Judge of the Minnesota Court of Appeals
- In office April 28, 2000 – April 1, 2014
- Appointed by: Jesse Ventura
- Preceded by: Marianne Short
- Succeeded by: Peter Reyes

Judge of the Minnesota Fifth District Court
- In office April 1990 – April 28, 2000
- Appointed by: Rudy Perpich

Personal details
- Born: 1945 (age 80–81)
- Alma mater: Hanover College (B.A.) University of Washington (J.D.)

= Terri Stoneburner =

American judge

Terri J. Stoneburner (born 1945) is an American lawyer and judge from the U.S. state of Minnesota. She is a former judge of the Minnesota Court of Appeals.

==Education and career==
Stoneburner earned her undergraduate degree from Hanover College in 1967. She earned her J.D. from the University of Washington Law School in 1972.

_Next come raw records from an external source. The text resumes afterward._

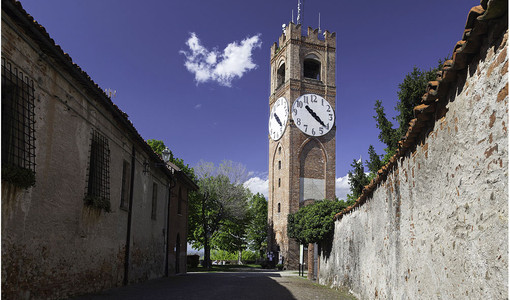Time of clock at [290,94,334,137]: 10:21
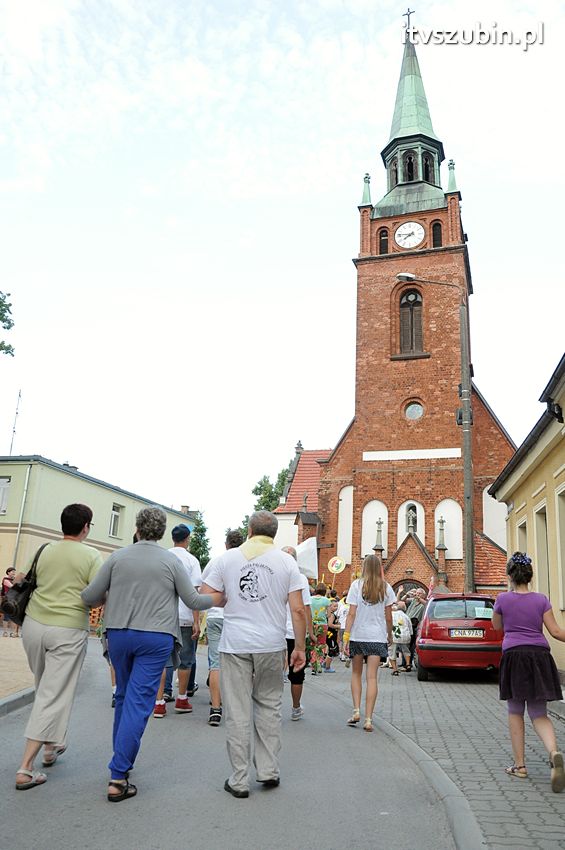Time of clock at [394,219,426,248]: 7:46
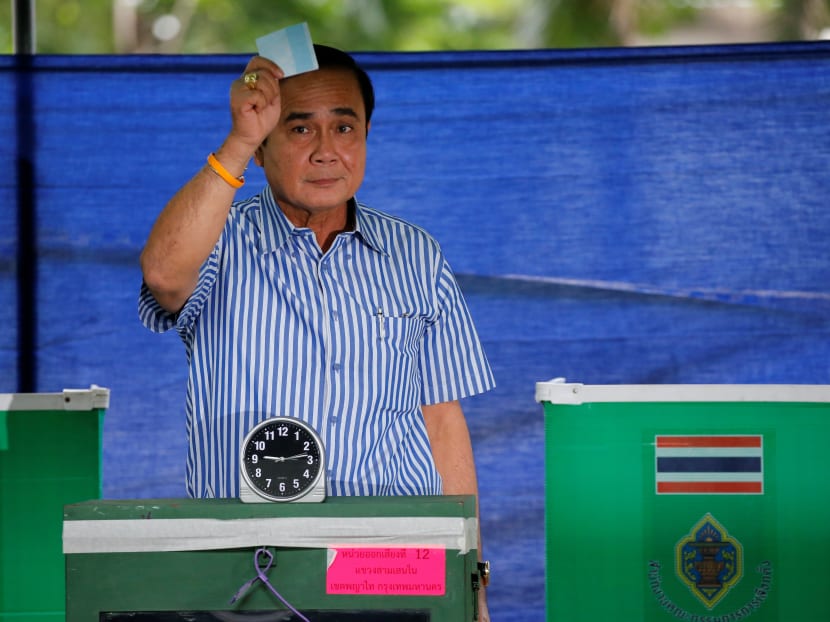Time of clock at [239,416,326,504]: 9:13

Stoneburner worked as a staff attorney for the Alaska Commission for Human Rights from 1977 to 1979. She then worked as a professor of women's studies and political science at Minnesota State University, Mankato then called Mankato State University in Minnesota. Stoneburner also joined Farrish, Johnson, Maschka Attorneys at Law in Mankato, becoming a partner in 1984.

Stoneburner was appointed to the fifth district court by Rudy Perpich in April 1990. She was appointed to the Court of Appeals by Jesse Ventura in 2000. She retired on April 1, 2014.